Saturday 8 September 2012

Rabbits, kittens and kiln casting

It is the start of the September Festival fortnight in St. Ives and it has been a beautiful sunny day.  We have been to the Golf Club this evening for the Captain`s buffet, a yearly event and the food was wonderful, and with friends, who are great company.

Thought I would start including some photos of the family so here is the youngest:
above is Tinks who is a girl but when she arrived about three months ago was a boy called Wilson
and below is Marley when he first arrived over a year ago


back to glass, here is some I made earlier, which I made on the expensive week long residential course.  It was a marvellous course with so much packed in,  from the basics up to advanced stuff like the one below, which is a kiln casting, and I actually made the mould for this.  It is called the `lost wax method` and I was so pleased with it.

and below a wonderful solid block which consists of 5 layers 3mm Bullseye glass with metal, copper leaf, bubble powder and green glass, sandwiched between the layers.  We then used a special saw to cut the edges, and the hardest bit was handworking the edges, by circular motion with different, grades of carborundum powder.  Basically sanding it forever!  then we used another machine to polish the edges (cannot remember the name).


 unfortunately it has been knocked over a few times and the edges got broken! (cry).  It was such an amazing course at The Liquid Glass Centre near Bristol but alas it has gone into liquidation now.  Watch this space because I am told that it will be up and running again soon, with the original owners.  Below is some of the jewellery I did there too.

 The shiny bits on the pieces below are Dichroic glass which is very popular but extremely expensive.
most of the pendants below have a channel to put the chain through but one has a bail stuck on.  Not always reliable as sometimes the glue fails!  So I intend to teach only putting the channels in on my pendant course, there will be courses before Christmas and these make wonderful gifts.
I promised results of the Fragment pieces, shown below after they are slumped into a mould.  They are fired first to fuse the glass together then fired again on top of a mould, using a different programme to gently slump them into the shape of the mould.

 
I will be selling these, with a tea light in a little drawstring bag in the future.  Also there will be a course before Christmas, for students to make these and other small  items for gifts.

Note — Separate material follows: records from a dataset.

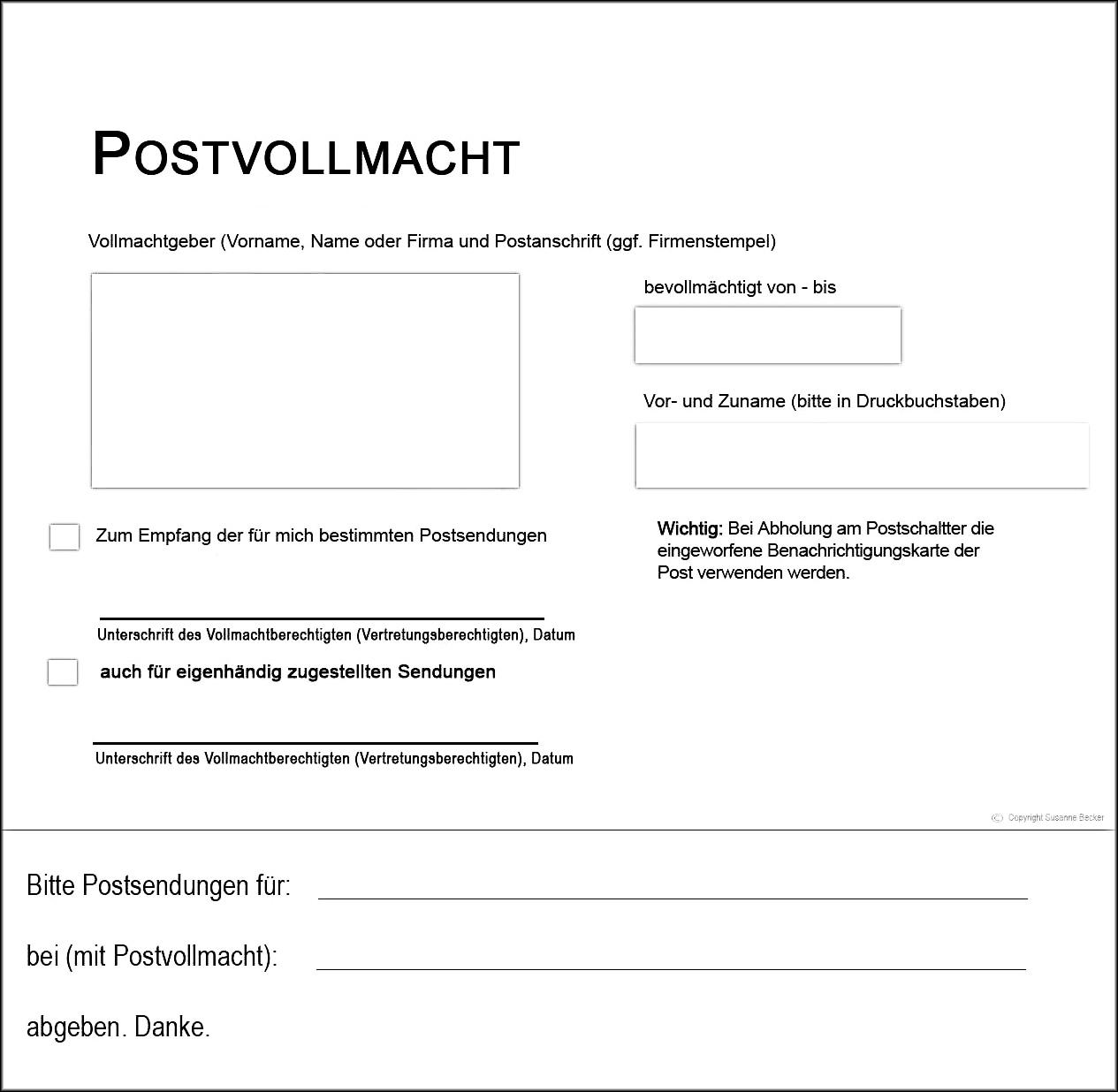 postvollmacht deutsche post tracking support. Black Bedroom Furniture Sets. Home Design Ideas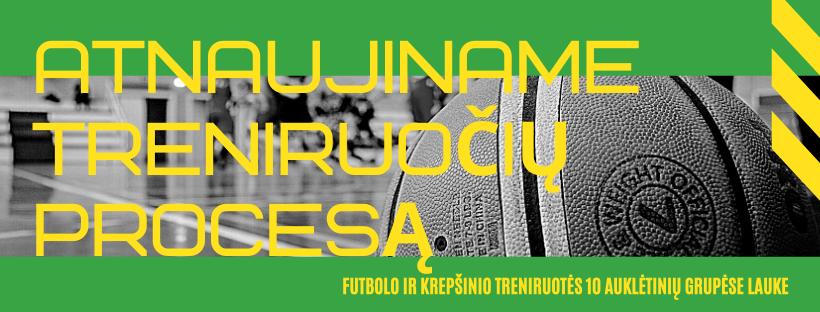 Futbolo ir krepšinio treniruotės atnaujinamos nuo gegužės 18 dienos!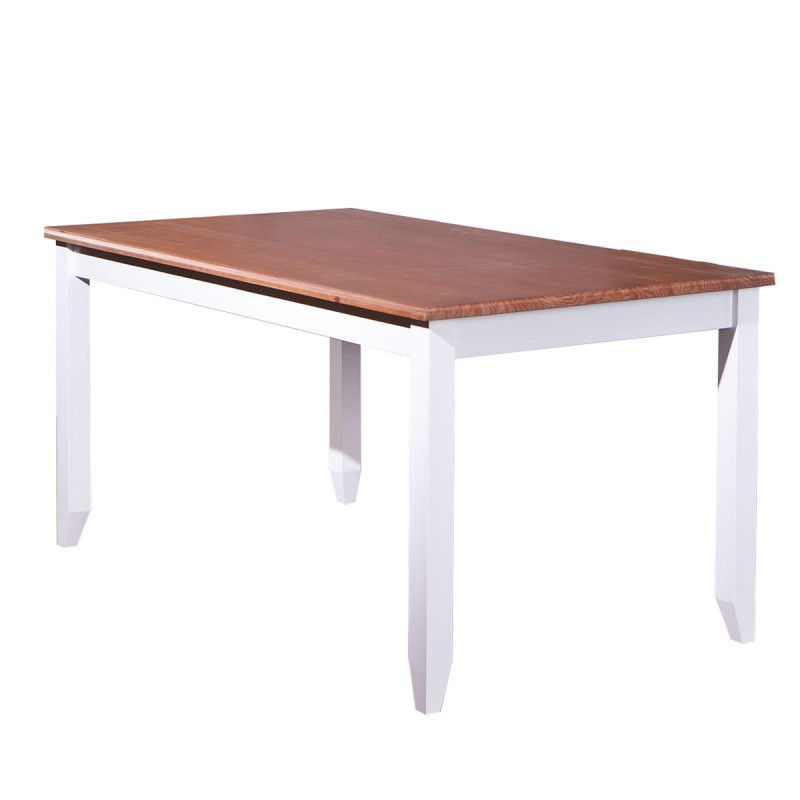 Table de salle manger takao 160cm h tre blanc for Table de salle a manger solde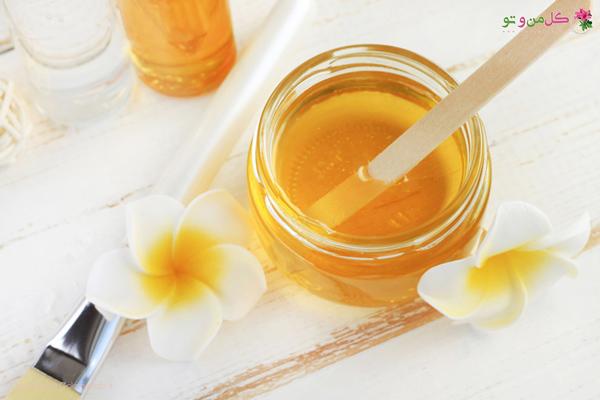 از بین بردن جای جوش با عسل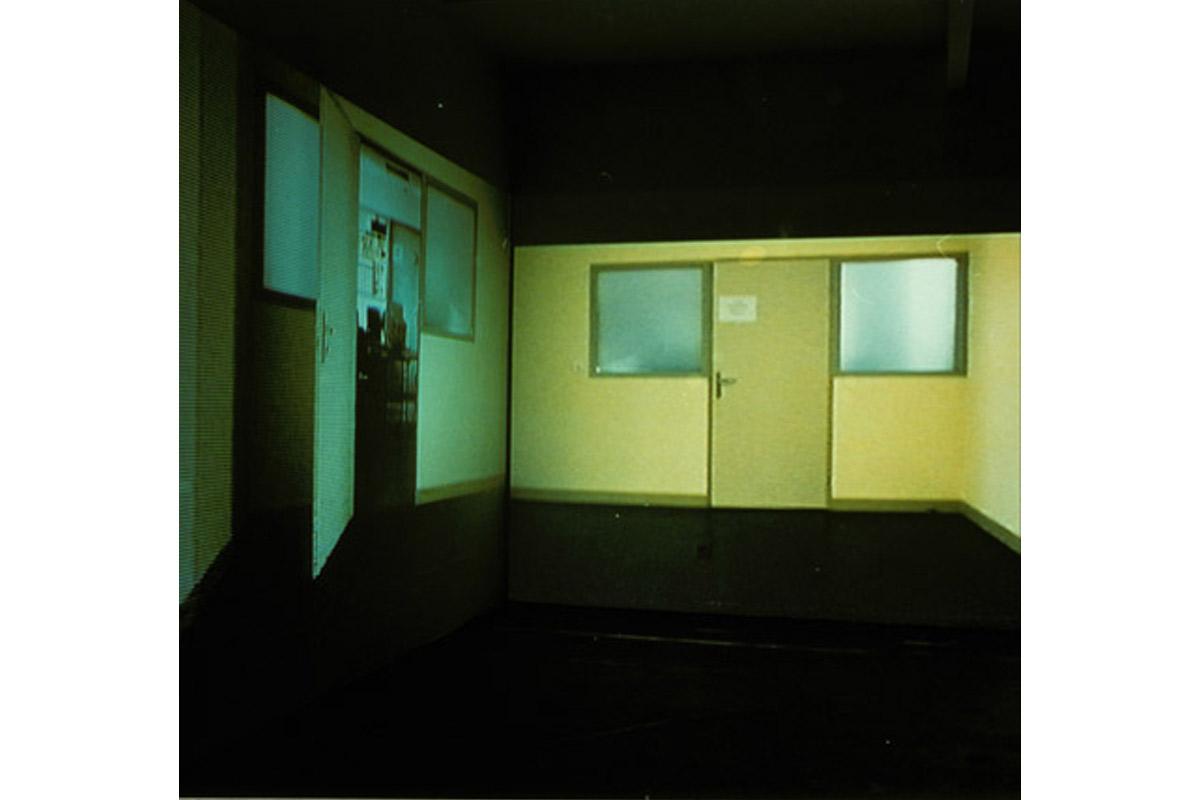 Chrysa Choumeti, artiste en résidence, 2002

 for those of you who wanted to make comments but did not know how to, just click on the pencil, or `comment` word below and you should be able to enter it there, let me know if you have problems.  I would love to hear what you think.






Friday 7 September 2012

Just like buses

Blogs are just like buses, nothing for ages, then two come along at once!

I promised you a picture of the table runner below

and close up detail, so the samples for the commission I showed you in the last blog make more sense.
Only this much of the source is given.